Layli Long Soldier (Oglala Lakota) earned a BFA from the Institute of American Indian Arts and an MFA with honors from Bard College. She is the author of the chapbook Chromosomory (2010) and the full-length collection Whereas (2017), which won the National Books Critics Circle award and was a finalist for the National Book Award. She has been a contributing editor to Drunken Boat and poetry editor at Kore Press; in 2012, her participatory installation, Whereas We Respond, was featured on the Pine Ridge Reservation. In 2015, Long Soldier was awarded a National Artist Fellowship from the Native Arts and Cultures Foundation and a Lannan Literary Fellowship for Poetry. She was awarded a Whiting Writer’s Award in 2016.

Edie Tsong (Taiwanese-American), whose work is featured in the Feminisms exhibition at 516 ARTS, is an artist and writer. Her interdisciplinary projects often explore the functionality and form of language and its relationship to identity. She is the founding director of Snow Poems project, collaborative temporary installations of original poetry on windows. She is also the author of Scattered Memory, a letter and silkscreen printed limited edition artist book published by Women Studio Workshop.

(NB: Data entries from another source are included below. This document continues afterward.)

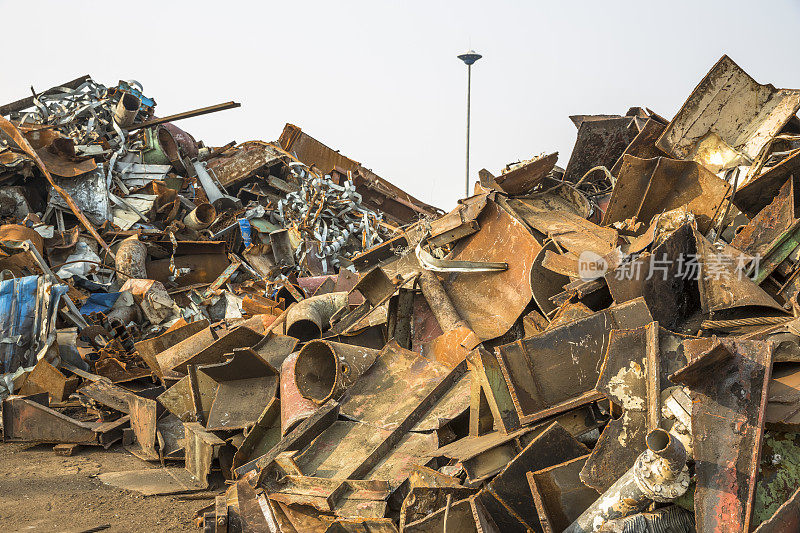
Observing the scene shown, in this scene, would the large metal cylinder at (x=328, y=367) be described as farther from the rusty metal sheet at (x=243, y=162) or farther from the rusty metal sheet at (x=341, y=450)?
the rusty metal sheet at (x=243, y=162)

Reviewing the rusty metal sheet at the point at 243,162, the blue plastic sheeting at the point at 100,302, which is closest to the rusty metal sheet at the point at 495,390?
the blue plastic sheeting at the point at 100,302

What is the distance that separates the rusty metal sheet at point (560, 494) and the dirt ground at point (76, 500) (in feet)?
7.09

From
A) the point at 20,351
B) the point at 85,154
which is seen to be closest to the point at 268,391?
the point at 20,351

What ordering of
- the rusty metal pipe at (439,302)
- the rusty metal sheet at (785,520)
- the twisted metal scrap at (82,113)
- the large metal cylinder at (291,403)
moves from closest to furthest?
the rusty metal sheet at (785,520) → the large metal cylinder at (291,403) → the rusty metal pipe at (439,302) → the twisted metal scrap at (82,113)

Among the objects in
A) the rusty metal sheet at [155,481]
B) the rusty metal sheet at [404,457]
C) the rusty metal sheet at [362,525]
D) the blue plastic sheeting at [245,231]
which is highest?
the blue plastic sheeting at [245,231]

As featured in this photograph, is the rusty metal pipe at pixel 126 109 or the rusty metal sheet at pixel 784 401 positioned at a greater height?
the rusty metal pipe at pixel 126 109

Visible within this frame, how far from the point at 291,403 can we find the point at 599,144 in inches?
157

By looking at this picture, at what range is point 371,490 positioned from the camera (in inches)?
135

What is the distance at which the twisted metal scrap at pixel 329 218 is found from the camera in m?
11.1

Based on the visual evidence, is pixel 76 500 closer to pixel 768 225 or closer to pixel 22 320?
pixel 22 320

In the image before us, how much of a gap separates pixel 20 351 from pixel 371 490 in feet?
16.3

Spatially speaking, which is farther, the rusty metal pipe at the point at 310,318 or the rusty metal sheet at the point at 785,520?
the rusty metal pipe at the point at 310,318

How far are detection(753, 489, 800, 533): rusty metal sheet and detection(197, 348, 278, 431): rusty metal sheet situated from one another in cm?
338

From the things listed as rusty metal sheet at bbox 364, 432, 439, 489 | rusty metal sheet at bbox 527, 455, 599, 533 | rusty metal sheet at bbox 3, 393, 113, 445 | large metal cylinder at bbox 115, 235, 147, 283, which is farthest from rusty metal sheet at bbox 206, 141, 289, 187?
rusty metal sheet at bbox 527, 455, 599, 533
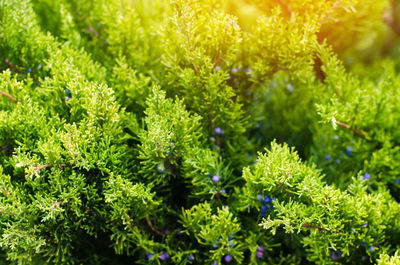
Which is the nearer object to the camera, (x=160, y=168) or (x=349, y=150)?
(x=160, y=168)

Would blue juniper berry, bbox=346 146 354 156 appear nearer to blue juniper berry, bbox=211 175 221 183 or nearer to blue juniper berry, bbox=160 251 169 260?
blue juniper berry, bbox=211 175 221 183

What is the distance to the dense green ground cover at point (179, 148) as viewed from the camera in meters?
1.08

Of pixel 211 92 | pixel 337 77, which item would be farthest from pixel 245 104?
pixel 337 77

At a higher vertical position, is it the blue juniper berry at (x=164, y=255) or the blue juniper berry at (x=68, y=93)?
the blue juniper berry at (x=68, y=93)

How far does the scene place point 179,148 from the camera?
1168 millimetres

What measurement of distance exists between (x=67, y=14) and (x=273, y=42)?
3.17 feet

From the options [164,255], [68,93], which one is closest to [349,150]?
[164,255]

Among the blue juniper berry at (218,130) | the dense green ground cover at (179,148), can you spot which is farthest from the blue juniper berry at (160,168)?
the blue juniper berry at (218,130)

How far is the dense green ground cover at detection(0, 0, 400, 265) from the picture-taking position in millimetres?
1083

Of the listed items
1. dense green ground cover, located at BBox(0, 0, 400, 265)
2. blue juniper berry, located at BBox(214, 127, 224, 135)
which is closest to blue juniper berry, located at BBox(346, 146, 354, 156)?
dense green ground cover, located at BBox(0, 0, 400, 265)

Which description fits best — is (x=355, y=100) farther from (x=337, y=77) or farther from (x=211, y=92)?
(x=211, y=92)

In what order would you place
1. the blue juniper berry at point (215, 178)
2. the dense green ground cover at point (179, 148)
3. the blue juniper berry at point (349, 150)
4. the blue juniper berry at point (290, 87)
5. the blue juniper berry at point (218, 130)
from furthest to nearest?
the blue juniper berry at point (290, 87), the blue juniper berry at point (349, 150), the blue juniper berry at point (218, 130), the blue juniper berry at point (215, 178), the dense green ground cover at point (179, 148)

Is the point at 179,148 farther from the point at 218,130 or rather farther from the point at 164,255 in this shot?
the point at 164,255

516 WORDS is an ongoing literary arts series started in 2007 by poet Lisa Gill. Each reading is inspired by the theme of the exhibition on view at 516 ARTS and features three to five poets who are invited to participate. Suzanne Sbarge, Executive Director of 516 ARTS, says, “The subjects of our exhibitions are all about what feels relevant in the here and now, and the 516 WORDS series reflects that in an interdisciplinary way.”